The Art of Moving On 

For every action there is an equal and opposite reaction.  When we fall, we have to get up at some point – especially when we fall for somebody who belongs to someone else.

It hasn’t been an easy year for my heart.  In all honesty, this year I’ve probably cried more than I ever have before and I’m ready for a fresh start.  But I don’t want to wait until the New Year — it falls in the same category as Valentine’s Day for me, in that I don’t understand why we have to set aside one day in particular to do something that we can do any day of the year.  Whether it be showing our significant others that we truly love them or making resolutions to truly change ourselves, do big things really have to wait for one designated day of the year for us to actually buckle down and do what needs to be done?  After all, there’s no time like the present.

Moving on with life after any kind of rejection is hard, especially when the person in question is a good friend and there’s no other reason for you to walk the other way for a while.  It’s especially hard when the rejection happens not because of dislike or spite but for the well-being of both parties in question, and when walking away from what could have been entails also walking away from what was already there —  a confidant you could trust with more than you ever thought you’d tell another person; a friend who was always there when you needed them to get you through anything; a person you connected with on so many different levels that it’ll be hard to find somebody else who gets you so easily and speaks so fluently to your truest self.
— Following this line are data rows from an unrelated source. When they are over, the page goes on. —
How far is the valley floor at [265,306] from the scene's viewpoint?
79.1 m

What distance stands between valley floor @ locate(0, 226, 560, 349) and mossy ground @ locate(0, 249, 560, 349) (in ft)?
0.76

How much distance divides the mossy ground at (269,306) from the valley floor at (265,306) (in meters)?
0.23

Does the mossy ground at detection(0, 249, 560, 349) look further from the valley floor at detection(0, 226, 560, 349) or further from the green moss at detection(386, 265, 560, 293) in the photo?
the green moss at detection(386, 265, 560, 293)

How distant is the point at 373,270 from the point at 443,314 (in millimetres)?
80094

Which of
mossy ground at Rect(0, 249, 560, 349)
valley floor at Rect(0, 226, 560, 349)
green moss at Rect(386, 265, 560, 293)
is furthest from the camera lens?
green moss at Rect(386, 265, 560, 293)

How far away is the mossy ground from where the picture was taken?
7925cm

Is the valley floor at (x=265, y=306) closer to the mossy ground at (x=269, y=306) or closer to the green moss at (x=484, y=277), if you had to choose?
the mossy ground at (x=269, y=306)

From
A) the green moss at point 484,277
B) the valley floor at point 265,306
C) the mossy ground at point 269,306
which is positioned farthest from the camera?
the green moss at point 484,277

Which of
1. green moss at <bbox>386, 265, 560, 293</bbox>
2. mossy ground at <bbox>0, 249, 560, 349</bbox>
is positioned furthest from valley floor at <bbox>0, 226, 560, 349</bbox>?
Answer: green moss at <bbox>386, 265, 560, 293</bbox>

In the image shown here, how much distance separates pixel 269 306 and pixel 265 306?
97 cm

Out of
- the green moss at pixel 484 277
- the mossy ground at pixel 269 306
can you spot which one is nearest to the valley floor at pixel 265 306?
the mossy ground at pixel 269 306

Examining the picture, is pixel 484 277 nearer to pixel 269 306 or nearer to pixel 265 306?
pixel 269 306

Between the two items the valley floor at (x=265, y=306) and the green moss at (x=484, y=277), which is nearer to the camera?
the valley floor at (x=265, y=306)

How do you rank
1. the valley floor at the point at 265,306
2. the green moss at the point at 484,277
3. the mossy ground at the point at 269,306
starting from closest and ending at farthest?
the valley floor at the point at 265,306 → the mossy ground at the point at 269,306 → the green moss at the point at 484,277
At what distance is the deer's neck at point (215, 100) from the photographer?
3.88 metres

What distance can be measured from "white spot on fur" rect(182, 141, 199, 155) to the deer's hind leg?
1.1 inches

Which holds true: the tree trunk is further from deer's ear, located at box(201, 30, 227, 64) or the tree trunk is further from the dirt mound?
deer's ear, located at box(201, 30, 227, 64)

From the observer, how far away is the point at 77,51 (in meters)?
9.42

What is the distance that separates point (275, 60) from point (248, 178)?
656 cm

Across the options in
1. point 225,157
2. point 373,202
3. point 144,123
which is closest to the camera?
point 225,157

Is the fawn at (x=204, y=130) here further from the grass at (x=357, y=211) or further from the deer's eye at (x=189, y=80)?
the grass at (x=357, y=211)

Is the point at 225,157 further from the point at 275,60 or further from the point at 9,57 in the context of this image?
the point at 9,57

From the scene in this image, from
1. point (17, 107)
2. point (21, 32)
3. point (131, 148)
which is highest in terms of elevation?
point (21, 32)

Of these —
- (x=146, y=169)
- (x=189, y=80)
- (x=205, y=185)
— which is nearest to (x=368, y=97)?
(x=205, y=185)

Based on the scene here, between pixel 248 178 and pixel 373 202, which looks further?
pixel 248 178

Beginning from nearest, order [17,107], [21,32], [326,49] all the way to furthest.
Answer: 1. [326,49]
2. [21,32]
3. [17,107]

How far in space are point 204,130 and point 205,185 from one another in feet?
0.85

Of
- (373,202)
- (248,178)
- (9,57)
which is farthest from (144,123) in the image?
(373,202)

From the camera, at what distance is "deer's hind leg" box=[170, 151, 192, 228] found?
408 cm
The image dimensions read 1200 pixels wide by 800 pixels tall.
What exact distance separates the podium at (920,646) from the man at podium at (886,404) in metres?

Moving on and getting over somebody is no small task and is a form of art unto itself, because getting up the next day after losing so much and functioning properly in the world without letting anyone see what’s wrong is one of the greatest performances we can ever put on.  We orate to our friends over drinks and soliloquize to ourselves in front of our mirrors about how we’re okay and doing just fine when the truth is, we’re barely able to keep ourselves from falling apart all over again. We craft an outward image that’s polished and immaculately put together to disguise the broken mess we really are, and hope that the smiles we put on reach our eyes and fool everyone into thinking they’re not just a mask we’ve put on for the day.  We rehearse our lines in the dark and quiet stillness of the night after we’re done crying until we can almost convince even ourselves that we’re doing just fine.
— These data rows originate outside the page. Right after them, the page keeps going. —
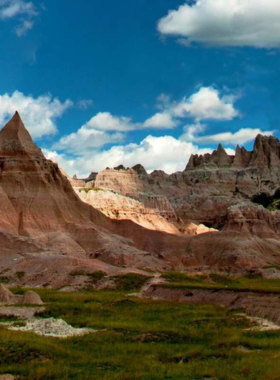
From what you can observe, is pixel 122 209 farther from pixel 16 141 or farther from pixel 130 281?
pixel 130 281

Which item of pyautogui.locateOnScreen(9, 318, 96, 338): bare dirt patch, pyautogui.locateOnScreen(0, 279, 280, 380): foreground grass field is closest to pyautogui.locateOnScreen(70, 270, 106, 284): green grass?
pyautogui.locateOnScreen(0, 279, 280, 380): foreground grass field

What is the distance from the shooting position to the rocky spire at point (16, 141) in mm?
103625

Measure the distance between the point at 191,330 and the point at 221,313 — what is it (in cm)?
784

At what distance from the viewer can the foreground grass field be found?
1958cm

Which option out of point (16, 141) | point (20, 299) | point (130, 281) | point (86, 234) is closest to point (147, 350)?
point (20, 299)

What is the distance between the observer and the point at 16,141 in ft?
343

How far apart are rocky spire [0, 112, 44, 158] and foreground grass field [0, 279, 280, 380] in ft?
232

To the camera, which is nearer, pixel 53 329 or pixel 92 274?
pixel 53 329

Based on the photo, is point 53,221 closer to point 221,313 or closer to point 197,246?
point 197,246

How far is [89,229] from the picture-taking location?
311 ft

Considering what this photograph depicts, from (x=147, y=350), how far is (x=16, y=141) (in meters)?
85.1

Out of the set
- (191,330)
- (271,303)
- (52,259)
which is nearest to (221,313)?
(271,303)

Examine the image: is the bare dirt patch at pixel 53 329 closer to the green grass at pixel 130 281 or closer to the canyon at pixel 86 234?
the green grass at pixel 130 281

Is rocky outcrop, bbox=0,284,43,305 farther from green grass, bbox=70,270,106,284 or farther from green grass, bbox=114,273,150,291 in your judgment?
green grass, bbox=70,270,106,284
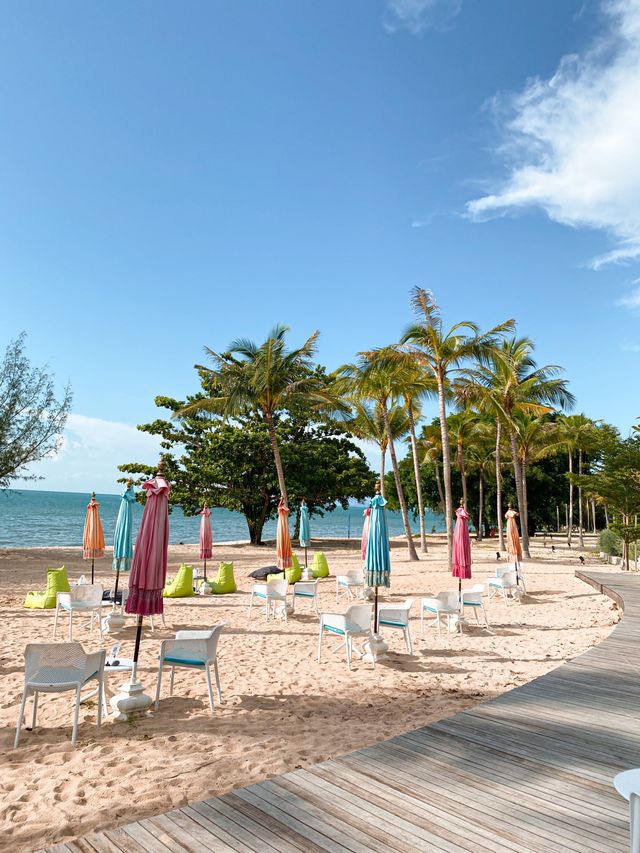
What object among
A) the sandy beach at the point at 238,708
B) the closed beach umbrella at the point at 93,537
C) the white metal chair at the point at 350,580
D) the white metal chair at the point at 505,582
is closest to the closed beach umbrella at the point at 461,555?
the sandy beach at the point at 238,708

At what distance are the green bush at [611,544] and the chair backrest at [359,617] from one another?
22772 mm

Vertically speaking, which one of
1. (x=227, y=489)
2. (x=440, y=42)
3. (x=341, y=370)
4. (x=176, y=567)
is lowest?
(x=176, y=567)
But we can’t keep this up all day long, let alone forever, and so in time we find others to confide in.  There has to be at least one person  who knows what’s going on behind the scenes, and eventually they help us pare down our costumes and our lines until we’re playing our true selves and saying what we really think again, and truly able to smile and say we’re okay.
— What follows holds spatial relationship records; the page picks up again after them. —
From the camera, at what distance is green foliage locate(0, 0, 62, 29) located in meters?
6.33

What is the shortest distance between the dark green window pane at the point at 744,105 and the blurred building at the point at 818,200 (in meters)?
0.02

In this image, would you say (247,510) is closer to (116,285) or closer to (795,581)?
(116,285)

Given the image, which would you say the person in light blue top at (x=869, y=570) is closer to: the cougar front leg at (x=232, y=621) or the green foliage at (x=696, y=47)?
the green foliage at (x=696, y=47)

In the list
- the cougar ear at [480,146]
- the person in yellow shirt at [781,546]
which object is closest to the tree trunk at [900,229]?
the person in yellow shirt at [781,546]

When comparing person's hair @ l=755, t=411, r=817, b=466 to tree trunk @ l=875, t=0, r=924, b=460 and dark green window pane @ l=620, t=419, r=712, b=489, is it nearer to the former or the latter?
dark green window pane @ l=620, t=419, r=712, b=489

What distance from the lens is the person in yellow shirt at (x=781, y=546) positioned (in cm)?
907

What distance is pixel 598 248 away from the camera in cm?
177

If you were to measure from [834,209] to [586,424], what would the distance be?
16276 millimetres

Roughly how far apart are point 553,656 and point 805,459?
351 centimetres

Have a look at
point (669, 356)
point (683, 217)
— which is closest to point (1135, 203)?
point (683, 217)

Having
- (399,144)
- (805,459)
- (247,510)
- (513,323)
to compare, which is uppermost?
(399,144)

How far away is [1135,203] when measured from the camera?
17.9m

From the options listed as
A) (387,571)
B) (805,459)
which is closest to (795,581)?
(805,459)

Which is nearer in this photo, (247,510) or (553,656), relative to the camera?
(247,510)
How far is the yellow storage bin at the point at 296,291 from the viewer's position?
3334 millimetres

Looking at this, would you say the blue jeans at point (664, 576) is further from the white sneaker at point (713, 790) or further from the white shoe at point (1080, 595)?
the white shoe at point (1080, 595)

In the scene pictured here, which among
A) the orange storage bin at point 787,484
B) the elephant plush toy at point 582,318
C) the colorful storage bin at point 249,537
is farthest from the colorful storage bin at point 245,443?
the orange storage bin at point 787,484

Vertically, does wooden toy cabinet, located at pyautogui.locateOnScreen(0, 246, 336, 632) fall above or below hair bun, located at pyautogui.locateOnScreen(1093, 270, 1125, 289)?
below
It’s one of the greatest performances any of us can ever put on.  It is a truth universally acknowledged that a single person in possession of a good but broken heart must find a way to mend it and move on, and what better way to do it than remembering that the world is a stage and we, merely players?  It’s okay to hide behind a carefully-crafted dramatis persona until you’re put back together again, and it’s okay to find something new to love when an old love fails.  It’s okay to walk away to get over a friend you’ve fallen for if your friendship stands a better chance of surviving past a separation instead of a constant one-way stream of feelings.  It’s okay to do whatever it takes for you to be happy again and to be whole again.

That’s what I keep telling myself, anyway.